According to an embodiment of the present disclosure, a closed circuit television (CCTV) system is disclosed. The CCTV system includes a camera, a recorder, and a power supply circuit. The camera is arranged to capture an image. The recorder is arranged to receive the image from the camera and store the image. The power supply circuit includes a transforming circuit, a first output port coupled to the camera, a second output port coupled to the recorder, and a voltage source. The transforming circuit is arranged to generate a direct current (DC) voltage by converting an alternating current (AC) voltage. The voltage source is arranged to be selectively charged by the DC voltage, and to selectively provide a first DC current to the camera via the first output port and a second DC current to the recorder via the second output port.

According to an embodiment of the present disclosure, a power supply circuit of a closed circuit television (CCTV) system is disclosed. The CCTV system includes a camera and a recorder, wherein the camera is arranged to capture an image and the recorder is arranged to receive the image from the camera and store the image. The power supply circuit includes a transforming circuit, a first output port coupled to the camera, a second output port coupled to the recorder, and a voltage source. The transforming circuit is arranged to generate a DC voltage by converting an AC voltage. The voltage source is arranged to be selectively charged by the DC voltage, and to selectively provide a first DC current to the camera via the first output port and a second DC current to the recorder via the second output port.

One embodiment of the present disclosure discloses a power supply method of a closed circuit television (CCTV) system, wherein the CCTV system includes a camera and a recorder, and the camera is arranged to capture an image and the recorder is arranged to receive the image from the camera and store the image. The method includes: selectively discharging a battery of the CCTV system to provide a first DC current to the camera and a second DC current to the recorder when a power supply from the electrical power grid provided to the CCTV system fails.

BRIEF DESCRIPTION OF THE DRAWINGS

Aspects of the present disclosure are best understood from the following detailed description when read with the accompanying figures. It should be noted that, in accordance with the standard practice in the industry, various features are not drawn to scale.
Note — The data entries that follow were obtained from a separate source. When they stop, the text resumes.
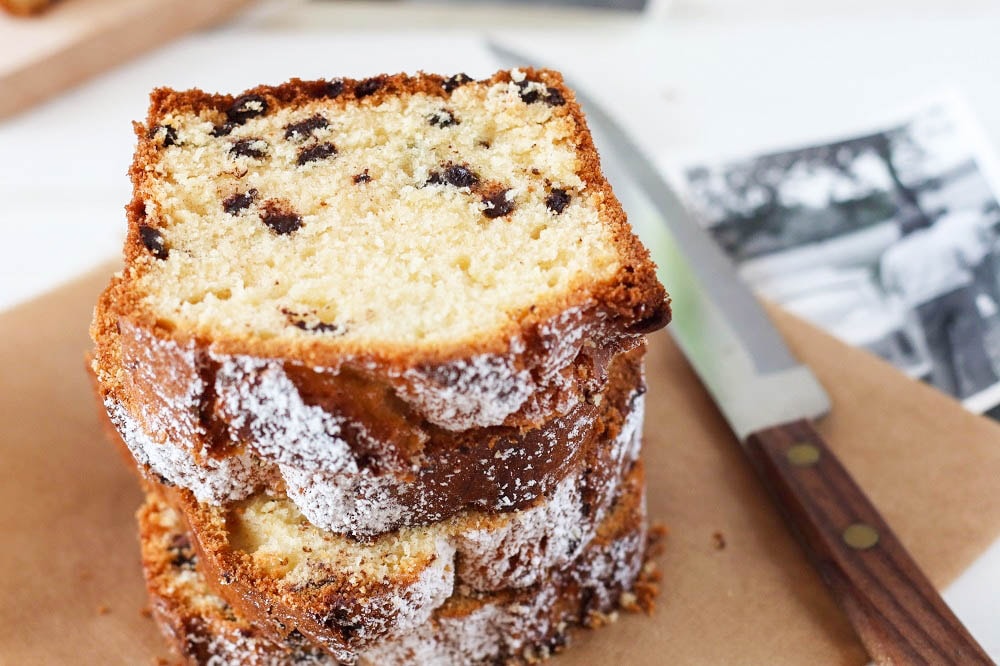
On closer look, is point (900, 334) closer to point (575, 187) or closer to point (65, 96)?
point (575, 187)

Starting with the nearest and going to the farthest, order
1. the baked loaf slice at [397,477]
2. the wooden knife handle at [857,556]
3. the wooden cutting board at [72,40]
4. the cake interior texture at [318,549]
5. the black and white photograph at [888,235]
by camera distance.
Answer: the baked loaf slice at [397,477]
the cake interior texture at [318,549]
the wooden knife handle at [857,556]
the black and white photograph at [888,235]
the wooden cutting board at [72,40]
In fact, the dimensions of the various features may be arbitrarily increased or reduced for clarity of discussion.

FIG. 1 is a diagram illustrating a closed circuit television system according an embodiment of the present disclosure.

FIG. 2 is a diagram illustrating a transforming circuit according to an embodiment of the present disclosure.

FIG. 3 is a diagram illustrating an input filter circuit according to an embodiment of the present disclosure.

FIG. 4 is a diagram illustrating a detailed structure of the input rectifying circuit 210 according to an embodiment of the present disclosure.

FIG. 5 is a diagram illustrating a control circuit according to an embodiment of the present disclosure.

FIG. 6 is a diagram illustrating the structure of output ports according to an embodiment of the present disclosure.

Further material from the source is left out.